- **Given request**: Quote every one of the rows below verbatim, without changing anything.

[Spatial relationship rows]
---
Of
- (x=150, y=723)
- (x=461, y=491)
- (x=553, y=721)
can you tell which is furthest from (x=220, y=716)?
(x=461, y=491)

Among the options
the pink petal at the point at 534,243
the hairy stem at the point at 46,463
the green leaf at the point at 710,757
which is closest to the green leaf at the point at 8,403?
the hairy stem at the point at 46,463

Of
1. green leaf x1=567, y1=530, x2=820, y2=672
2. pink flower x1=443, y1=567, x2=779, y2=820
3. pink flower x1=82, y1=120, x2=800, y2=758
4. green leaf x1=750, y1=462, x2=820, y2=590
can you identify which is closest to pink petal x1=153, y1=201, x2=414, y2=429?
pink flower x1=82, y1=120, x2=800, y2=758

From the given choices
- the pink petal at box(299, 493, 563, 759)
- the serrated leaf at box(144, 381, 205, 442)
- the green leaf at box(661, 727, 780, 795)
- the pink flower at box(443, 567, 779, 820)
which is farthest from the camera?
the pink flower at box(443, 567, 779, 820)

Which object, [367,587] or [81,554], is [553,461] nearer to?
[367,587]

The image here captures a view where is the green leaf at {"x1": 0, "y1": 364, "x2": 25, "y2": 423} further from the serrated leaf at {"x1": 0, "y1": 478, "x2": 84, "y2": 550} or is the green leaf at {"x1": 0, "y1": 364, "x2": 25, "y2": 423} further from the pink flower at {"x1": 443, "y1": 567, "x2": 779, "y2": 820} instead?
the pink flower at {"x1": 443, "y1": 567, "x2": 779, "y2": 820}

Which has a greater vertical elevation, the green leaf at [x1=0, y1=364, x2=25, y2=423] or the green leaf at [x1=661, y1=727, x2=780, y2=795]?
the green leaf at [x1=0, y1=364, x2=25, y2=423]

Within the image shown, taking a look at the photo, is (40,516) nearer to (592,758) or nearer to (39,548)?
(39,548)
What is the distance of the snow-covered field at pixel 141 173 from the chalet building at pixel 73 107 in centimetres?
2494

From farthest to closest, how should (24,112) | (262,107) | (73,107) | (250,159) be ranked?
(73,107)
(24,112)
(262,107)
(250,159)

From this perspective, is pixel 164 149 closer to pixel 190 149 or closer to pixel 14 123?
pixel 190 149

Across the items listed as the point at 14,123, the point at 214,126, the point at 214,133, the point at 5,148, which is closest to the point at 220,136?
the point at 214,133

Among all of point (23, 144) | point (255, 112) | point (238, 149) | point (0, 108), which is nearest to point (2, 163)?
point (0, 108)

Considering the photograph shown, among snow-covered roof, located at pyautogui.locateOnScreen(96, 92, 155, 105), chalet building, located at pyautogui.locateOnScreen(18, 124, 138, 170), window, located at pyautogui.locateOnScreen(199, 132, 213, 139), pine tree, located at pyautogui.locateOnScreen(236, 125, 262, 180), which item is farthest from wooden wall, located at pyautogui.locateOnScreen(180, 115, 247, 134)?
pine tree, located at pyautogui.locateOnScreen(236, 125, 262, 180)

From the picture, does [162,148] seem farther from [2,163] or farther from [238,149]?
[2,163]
---
- **Expected answer**:
Of
- (x=150, y=723)
- (x=461, y=491)
- (x=553, y=721)
can you tell which is furthest from (x=220, y=716)?
(x=461, y=491)

Among the options
the pink petal at the point at 534,243
the hairy stem at the point at 46,463
the green leaf at the point at 710,757
which is closest to the green leaf at the point at 8,403?
the hairy stem at the point at 46,463

Of
1. green leaf x1=567, y1=530, x2=820, y2=672
2. pink flower x1=443, y1=567, x2=779, y2=820
3. pink flower x1=82, y1=120, x2=800, y2=758
4. green leaf x1=750, y1=462, x2=820, y2=590
can you identify which is closest to pink petal x1=153, y1=201, x2=414, y2=429?
pink flower x1=82, y1=120, x2=800, y2=758

From the given choices
- the pink petal at box(299, 493, 563, 759)
- the serrated leaf at box(144, 381, 205, 442)
- the green leaf at box(661, 727, 780, 795)
- the pink flower at box(443, 567, 779, 820)
which is farthest from the camera?
the pink flower at box(443, 567, 779, 820)

Which object, [367,587] or [81,554], is [553,461] nearer to?
[367,587]

The image here captures a view where is the green leaf at {"x1": 0, "y1": 364, "x2": 25, "y2": 423} further from the serrated leaf at {"x1": 0, "y1": 478, "x2": 84, "y2": 550} or is the green leaf at {"x1": 0, "y1": 364, "x2": 25, "y2": 423} further from the pink flower at {"x1": 443, "y1": 567, "x2": 779, "y2": 820} instead?
the pink flower at {"x1": 443, "y1": 567, "x2": 779, "y2": 820}

Which has a greater vertical elevation, the green leaf at [x1=0, y1=364, x2=25, y2=423] or the green leaf at [x1=661, y1=727, x2=780, y2=795]?
the green leaf at [x1=0, y1=364, x2=25, y2=423]

Within the image shown, taking a look at the photo, is (40,516) nearer to (592,758) or nearer to (39,548)?
(39,548)
What is the distance of the snow-covered field at pixel 141 173 from the chalet building at pixel 73 107 in centimetres?
2494

From farthest to closest, how should (24,112) | (262,107) | (73,107) | (250,159) be ranked?
(73,107)
(24,112)
(262,107)
(250,159)

From this perspective, is pixel 164 149 closer to pixel 190 149 or closer to pixel 14 123?
pixel 190 149

Across the items listed as the point at 14,123, the point at 214,126, the point at 214,133, the point at 5,148, which is closest to the point at 220,136?
the point at 214,133

Among all of point (23, 144) | point (255, 112) | point (238, 149) | point (0, 108), which is nearest to point (2, 163)?
point (0, 108)

Considering the photograph shown, among snow-covered roof, located at pyautogui.locateOnScreen(96, 92, 155, 105), chalet building, located at pyautogui.locateOnScreen(18, 124, 138, 170), window, located at pyautogui.locateOnScreen(199, 132, 213, 139), pine tree, located at pyautogui.locateOnScreen(236, 125, 262, 180), which item is farthest from wooden wall, located at pyautogui.locateOnScreen(180, 115, 247, 134)?
pine tree, located at pyautogui.locateOnScreen(236, 125, 262, 180)

From the picture, does [162,148] seem farther from [2,163] or farther from [238,149]?
[2,163]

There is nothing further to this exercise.